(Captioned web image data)
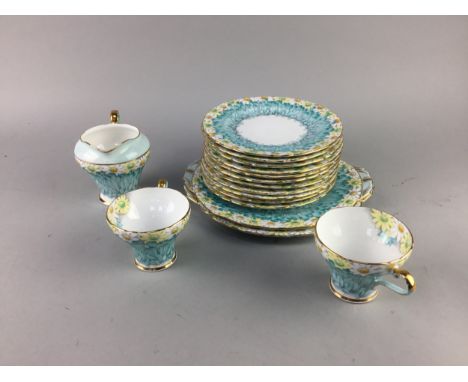 AYNSLEY PART TEA SERVICE, comprising twelve cups, saucers and plates, along with two cake plates and crem jug and sugar bowl,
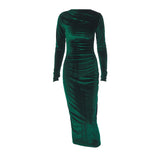Women Dresses Spring Slim-Fitting round-Neck Long-Sleeved Dress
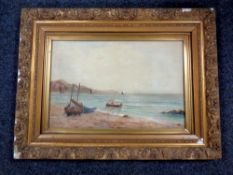 A 19th century watercolour study depicting boats off a coastline, signed Laidlaw,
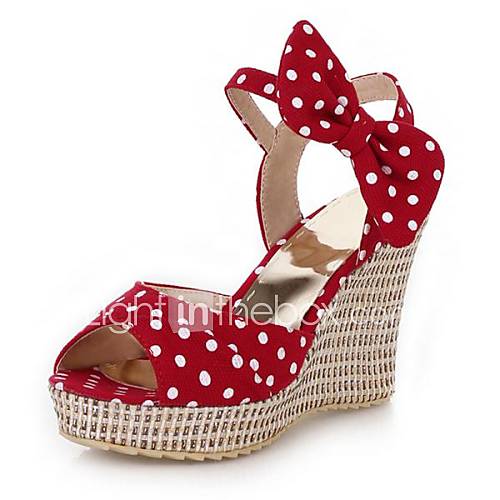 Linen Womens Wedge Heel Sling Back Sandals With Bowknot Shoes(More Colors)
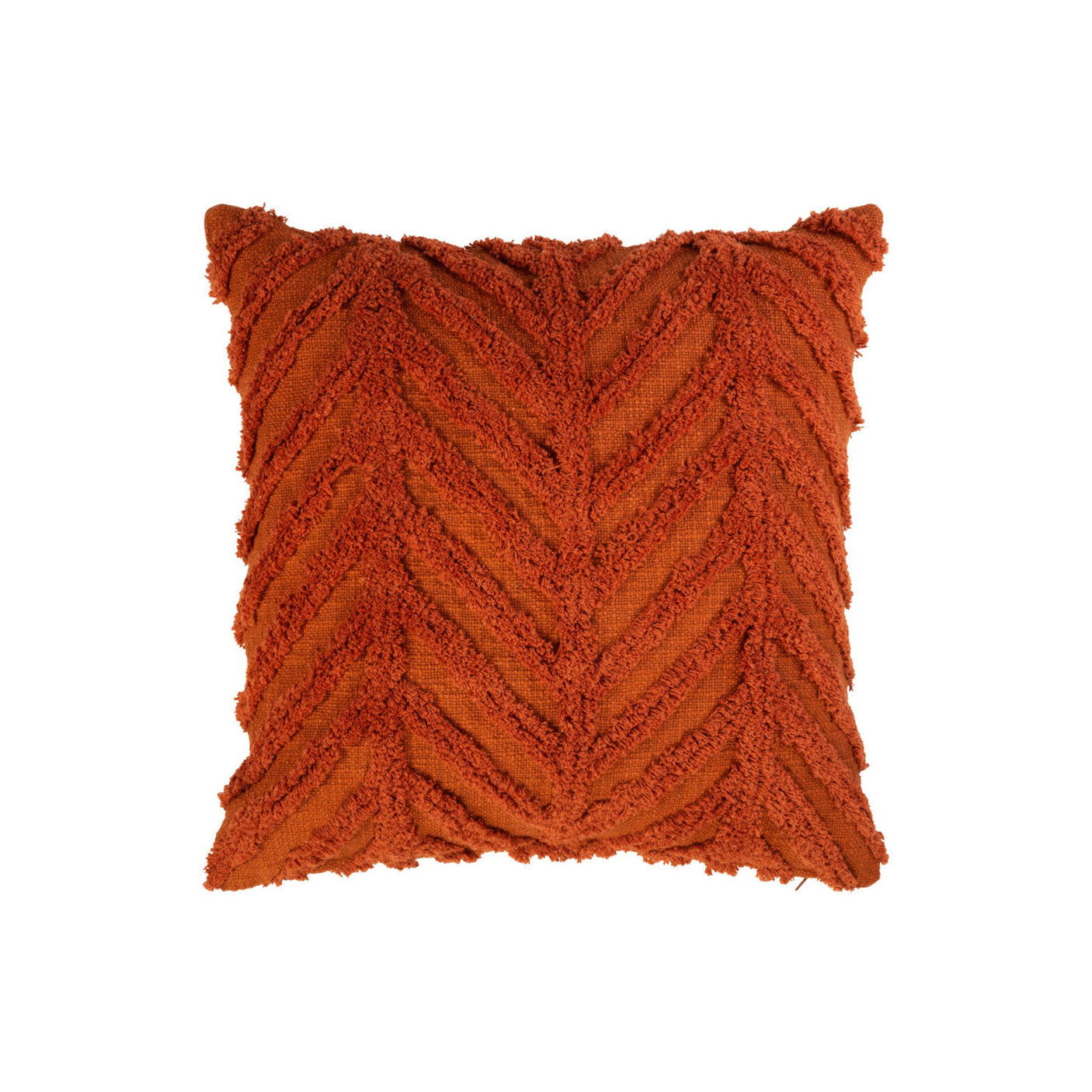 Putetrekk i bomull med fiskebeinsmønster i varm rustfarge – perfekt for høstlig interiør.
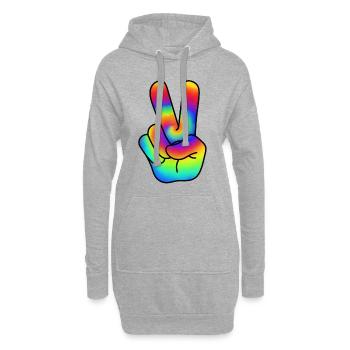 Hippie Peace Victorie signe signe de paix - Sweat-shirt à capuche long Femme - gris chiné - Devant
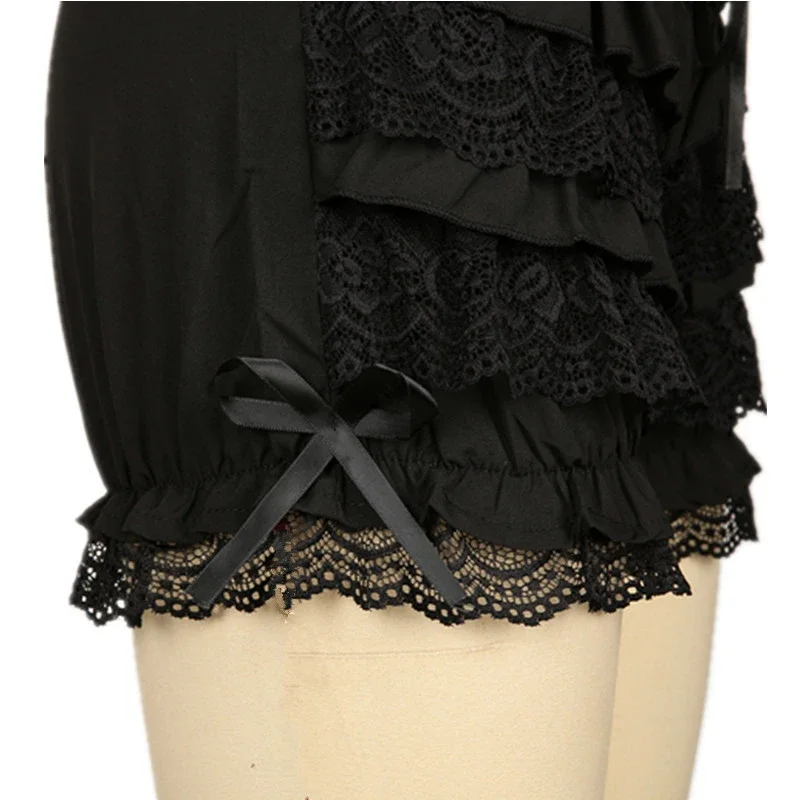 Retro Black Gothic Steampunk Lolita Ruffle Lace Safety Shorts Pumpkin Bloomer High Waist Shorts Pants Women Boyshort Panties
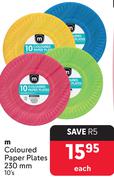 M Coloured Paper Plates 230mm-10's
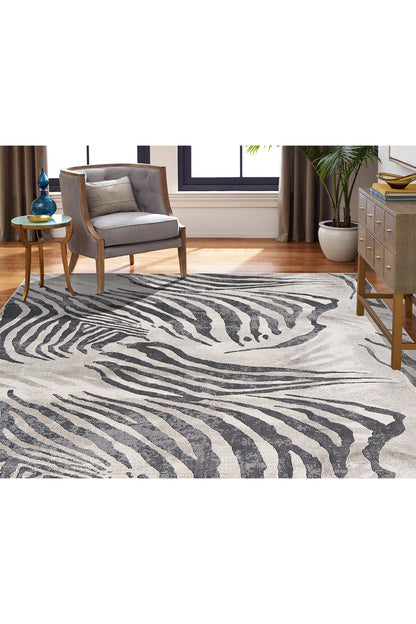 Natori Buy Serengeti- Charcoal Zebra Rug in Grey Online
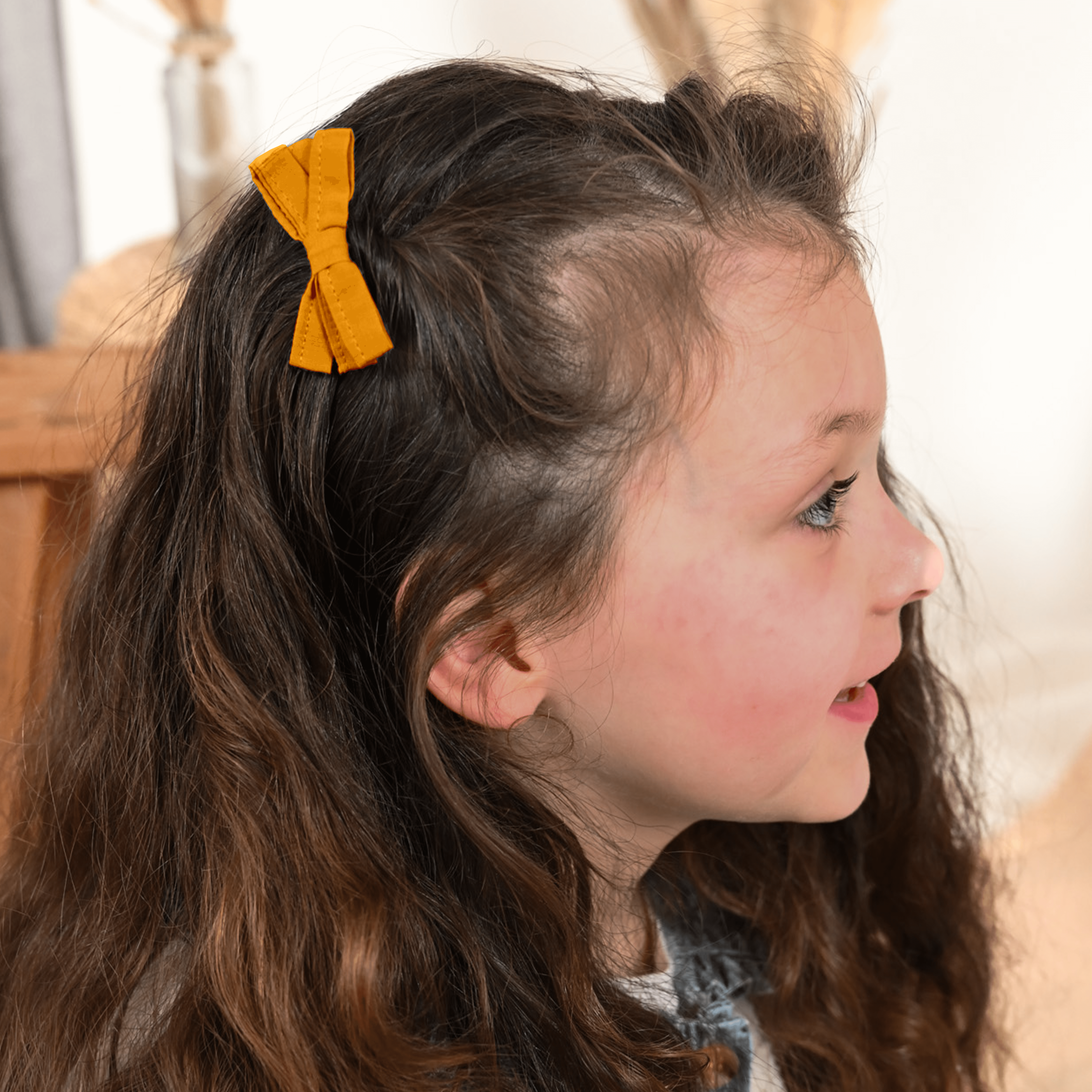 Barrette Noeud Ruban Ochre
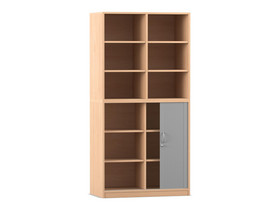 Flexeo® Rollladenschrank, 12 Fächer, Mittelwand, Tür unten, Breite 94,4 cm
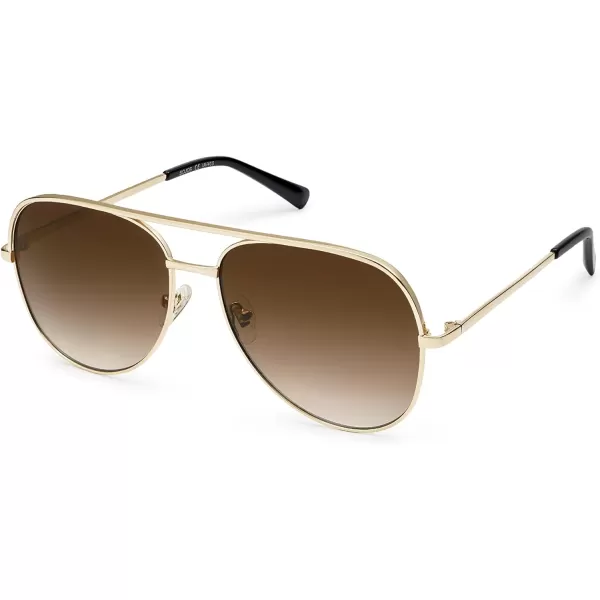 SOJOS Classic Aviator Sunglasses for Women Men Trendy Oversized Metal Frame UV400 Lenses SJ1220Gold FrameGold BarGradient Brown Lenses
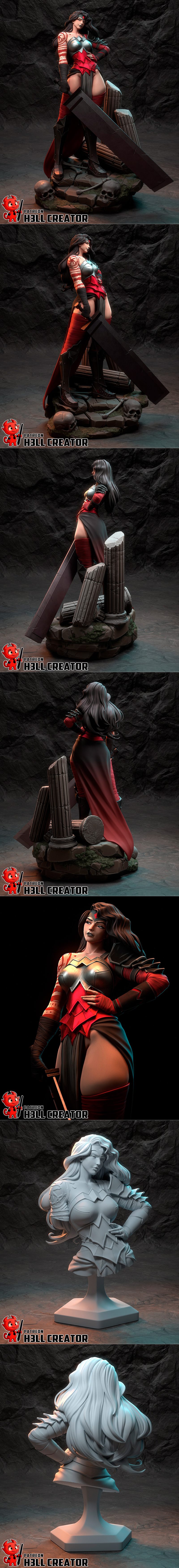 Wonder Woman figure in red and silver armor, holding a large sword, with tribal markings on her arm, posed heroically...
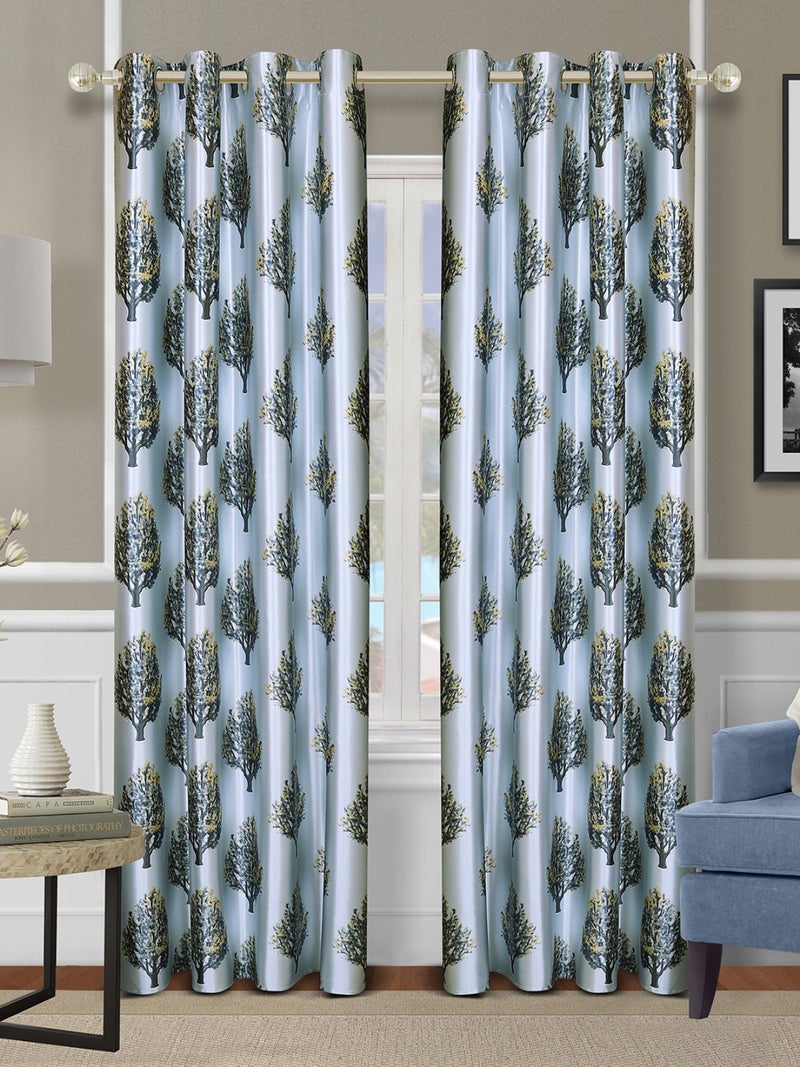 Tree Printed Polyester Curtain Set of 2, Blue & Green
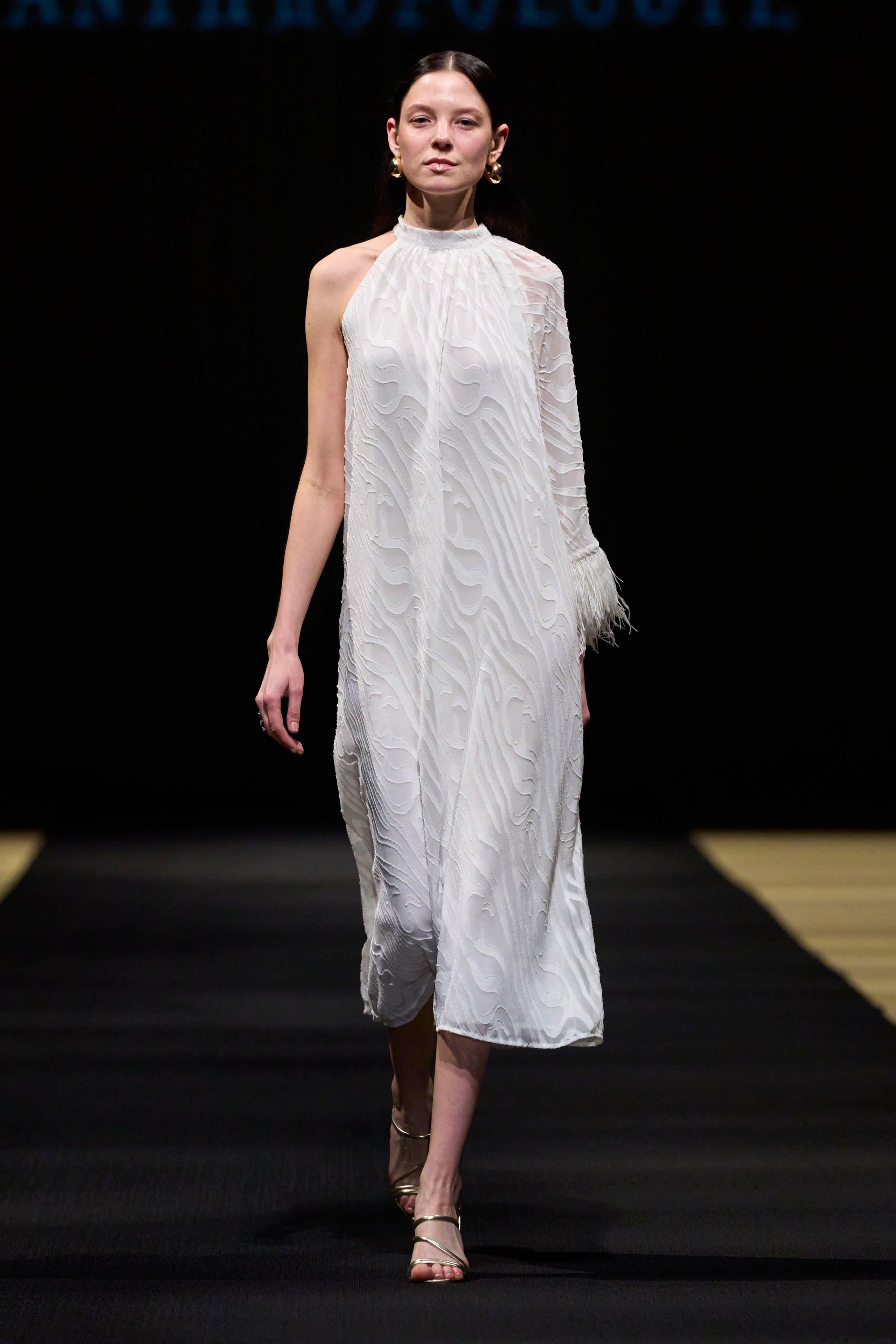 By Anthropologie Halter Feather-Cuff Maxi Dress, White, A501_0010, large image number 3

▶ _Work to be completed_
Please give back the data above word for word, with no pictures included.

▶ _Final answer_
 AYNSLEY PART TEA SERVICE, comprising twelve cups, saucers and plates, along with two cake plates and crem jug and sugar bowl,
Women Dresses Spring Slim-Fitting round-Neck Long-Sleeved Dress
 A 19th century watercolour study depicting boats off a coastline, signed Laidlaw,
 Linen Womens Wedge Heel Sling Back Sandals With Bowknot Shoes(More Colors)
 Putetrekk i bomull med fiskebeinsmønster i varm rustfarge – perfekt for høstlig interiør.
 Hippie Peace Victorie signe signe de paix - Sweat-shirt à capuche long Femme - gris chiné - Devant
 Retro Black Gothic Steampunk Lolita Ruffle Lace Safety Shorts Pumpkin Bloomer High Waist Shorts Pants Women Boyshort Panties
 M Coloured Paper Plates 230mm-10's
 Natori Buy Serengeti- Charcoal Zebra Rug in Grey Online
 Barrette Noeud Ruban Ochre
 Flexeo® Rollladenschrank, 12 Fächer, Mittelwand, Tür unten, Breite 94,4 cm
 SOJOS Classic Aviator Sunglasses for Women Men Trendy Oversized Metal Frame UV400 Lenses SJ1220Gold FrameGold BarGradient Brown Lenses
 Wonder Woman figure in red and silver armor, holding a large sword, with tribal markings on her arm, posed heroically...
 Tree Printed Polyester Curtain Set of 2, Blue & Green
 By Anthropologie Halter Feather-Cuff Maxi Dress, White, A501_0010, large image number 3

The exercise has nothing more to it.